■ **SUPPLIED TEXT**
Genomic architecture of autism spectrum disorder in Qatar: The BARAKA-Qatar Study

Abdi, Mona; Aliyev, Elbay; Trost, Brett; Kohailan, Muhammad; Aamer, Waleed; Syed, Najeeb; Shaath, Rulan; Gandhi, Geethanjali Devadoss; Engchuan, Worrawat; Howe, Jennifer; Thiruvahindrapuram, Bhooma; Geng, Melissa; Whitney, Joe; Syed, Amira; Lakshmi, Jyothi; Hussein, Sura; Albashir, Najwa; Hussein, Amal; Poggiolini, Ilaria; Elhag, Saba F.; Palaniswamy, Sasirekha; Kambouris, Marios; de Fatima Janjua, Maria; Tahir, Mohamed O.El; Nazeer, Ahsan; Shahwar, Durre; Azeem, Muhammad Waqar; Mokrab, Younes; Aati, Nazim Abdel; Akil, Ammira; Scherer, Stephen W.; Kamal, Madeeha; Fakhro, Khalid A.

Abstract

Background: Autism spectrum disorder (ASD) is a neurodevelopmental condition characterized by impaired social and communication skills, restricted interests, and repetitive behaviors. The prevalence of ASD among children in Qatar was recently estimated to be 1.1%, though the genetic architecture underlying ASD both in Qatar and the greater Middle East has been largely unexplored. Here, we describe the first genomic data release from the BARAKA-Qatar Study—a nationwide program building a broadly consented biorepository of individuals with ASD and their families available for sample and data sharing and multi-omics research. Methods: In this first release, we present a comprehensive analysis of whole-genome sequencing (WGS) data of the first 100 families (372 individuals), investigating the genetic architecture, including single-nucleotide variants (SNVs), copy number variants (CNVs), tandem repeat expansions (TREs), as well as mitochondrial DNA variants (mtDNA) segregating with ASD in local families. Results: Overall, we identify potentially pathogenic variants in known genes or regions in 27 out of 100 families (27%), of which 11 variants (40.7%) were classified as pathogenic or likely-pathogenic based on American College of Medical Genetics (ACMG) guidelines. Dominant variants, including de novo and inherited, contributed to 15 (55.6%) of these families, consisting of SNVs/indels (66.7%), CNVs (13.3%), TREs (13.3%), and mtDNA variants (6.7%). Moreover, homozygous variants were found in 7 families (25.9%), with a sixfold increase in homozygous burden in consanguineous versus non-consanguineous families (13.6% and 1.8%, respectively). Furthermore, 28 novel ASD candidate genes were identified in 20 families, 23 of which had recurrent hits in MSSNG and SSC cohorts. Conclusions: This study illustrates the value of ASD studies in under-represented populations and the importance of WGS as a comprehensive tool for establishing a molecular diagnosis for families with ASD. Moreover, it uncovers a significant role for recessive variation in ASD architecture in consanguineous settings and provides a unique resource of Middle Eastern genomes for future research to the global ASD community.

■ **ENTRIES SHOWN**
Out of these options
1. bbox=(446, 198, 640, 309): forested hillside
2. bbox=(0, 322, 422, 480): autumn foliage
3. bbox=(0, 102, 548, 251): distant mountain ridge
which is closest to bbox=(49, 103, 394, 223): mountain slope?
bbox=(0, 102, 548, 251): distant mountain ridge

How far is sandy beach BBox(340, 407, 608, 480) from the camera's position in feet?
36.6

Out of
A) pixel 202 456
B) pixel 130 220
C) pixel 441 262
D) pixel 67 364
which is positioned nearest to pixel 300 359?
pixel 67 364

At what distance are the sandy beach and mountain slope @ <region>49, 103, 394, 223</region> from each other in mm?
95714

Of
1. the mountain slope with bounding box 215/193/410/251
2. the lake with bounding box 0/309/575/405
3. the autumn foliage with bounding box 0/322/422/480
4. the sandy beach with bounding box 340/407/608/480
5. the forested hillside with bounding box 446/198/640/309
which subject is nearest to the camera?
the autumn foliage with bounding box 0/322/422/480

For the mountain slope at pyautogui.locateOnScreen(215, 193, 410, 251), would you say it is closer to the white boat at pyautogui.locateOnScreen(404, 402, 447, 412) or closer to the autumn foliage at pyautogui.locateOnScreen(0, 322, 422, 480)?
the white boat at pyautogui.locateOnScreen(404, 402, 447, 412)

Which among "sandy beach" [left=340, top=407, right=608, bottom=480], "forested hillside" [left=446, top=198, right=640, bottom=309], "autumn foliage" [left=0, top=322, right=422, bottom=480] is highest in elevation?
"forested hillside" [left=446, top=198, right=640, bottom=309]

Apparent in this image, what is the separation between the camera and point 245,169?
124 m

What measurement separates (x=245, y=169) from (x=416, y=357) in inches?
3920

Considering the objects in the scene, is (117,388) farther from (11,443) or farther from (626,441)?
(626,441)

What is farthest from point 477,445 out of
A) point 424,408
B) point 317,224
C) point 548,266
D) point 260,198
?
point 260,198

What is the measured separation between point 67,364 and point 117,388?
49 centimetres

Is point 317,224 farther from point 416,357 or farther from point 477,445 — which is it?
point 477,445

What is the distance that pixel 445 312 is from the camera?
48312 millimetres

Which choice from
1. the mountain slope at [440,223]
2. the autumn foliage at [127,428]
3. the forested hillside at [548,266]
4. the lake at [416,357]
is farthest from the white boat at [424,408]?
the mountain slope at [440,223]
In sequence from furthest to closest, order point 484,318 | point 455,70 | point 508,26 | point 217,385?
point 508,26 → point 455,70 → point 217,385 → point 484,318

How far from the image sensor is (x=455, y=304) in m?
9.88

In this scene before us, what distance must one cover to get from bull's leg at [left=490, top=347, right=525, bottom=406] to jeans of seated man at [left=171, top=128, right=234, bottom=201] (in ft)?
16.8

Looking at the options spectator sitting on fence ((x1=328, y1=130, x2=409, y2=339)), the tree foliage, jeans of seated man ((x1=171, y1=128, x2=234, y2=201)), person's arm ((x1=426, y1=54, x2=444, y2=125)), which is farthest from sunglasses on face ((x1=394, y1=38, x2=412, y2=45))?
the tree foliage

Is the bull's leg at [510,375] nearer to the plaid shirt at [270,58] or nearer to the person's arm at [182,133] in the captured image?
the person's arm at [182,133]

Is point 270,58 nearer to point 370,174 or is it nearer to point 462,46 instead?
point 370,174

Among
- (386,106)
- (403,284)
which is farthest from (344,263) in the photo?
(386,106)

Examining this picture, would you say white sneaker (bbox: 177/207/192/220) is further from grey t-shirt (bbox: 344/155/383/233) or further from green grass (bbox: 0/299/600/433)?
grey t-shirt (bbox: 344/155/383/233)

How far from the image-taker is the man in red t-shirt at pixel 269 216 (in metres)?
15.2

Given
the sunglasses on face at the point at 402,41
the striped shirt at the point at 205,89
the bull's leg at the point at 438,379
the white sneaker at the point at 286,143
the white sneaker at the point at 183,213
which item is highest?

■ **TASK BRIEF**
Write out the stretch from "Abdi, Mona; Aliyev, Elbay;" through "Fakhro, Khalid A." in the BARAKA-Qatar abstract above, keeping every word and mark unchanged.

■ **SOLUTION FOR THIS PROBLEM**
Abdi, Mona; Aliyev, Elbay; Trost, Brett; Kohailan, Muhammad; Aamer, Waleed; Syed, Najeeb; Shaath, Rulan; Gandhi, Geethanjali Devadoss; Engchuan, Worrawat; Howe, Jennifer; Thiruvahindrapuram, Bhooma; Geng, Melissa; Whitney, Joe; Syed, Amira; Lakshmi, Jyothi; Hussein, Sura; Albashir, Najwa; Hussein, Amal; Poggiolini, Ilaria; Elhag, Saba F.; Palaniswamy, Sasirekha; Kambouris, Marios; de Fatima Janjua, Maria; Tahir, Mohamed O.El; Nazeer, Ahsan; Shahwar, Durre; Azeem, Muhammad Waqar; Mokrab, Younes; Aati, Nazim Abdel; Akil, Ammira; Scherer, Stephen W.; Kamal, Madeeha; Fakhro, Khalid A.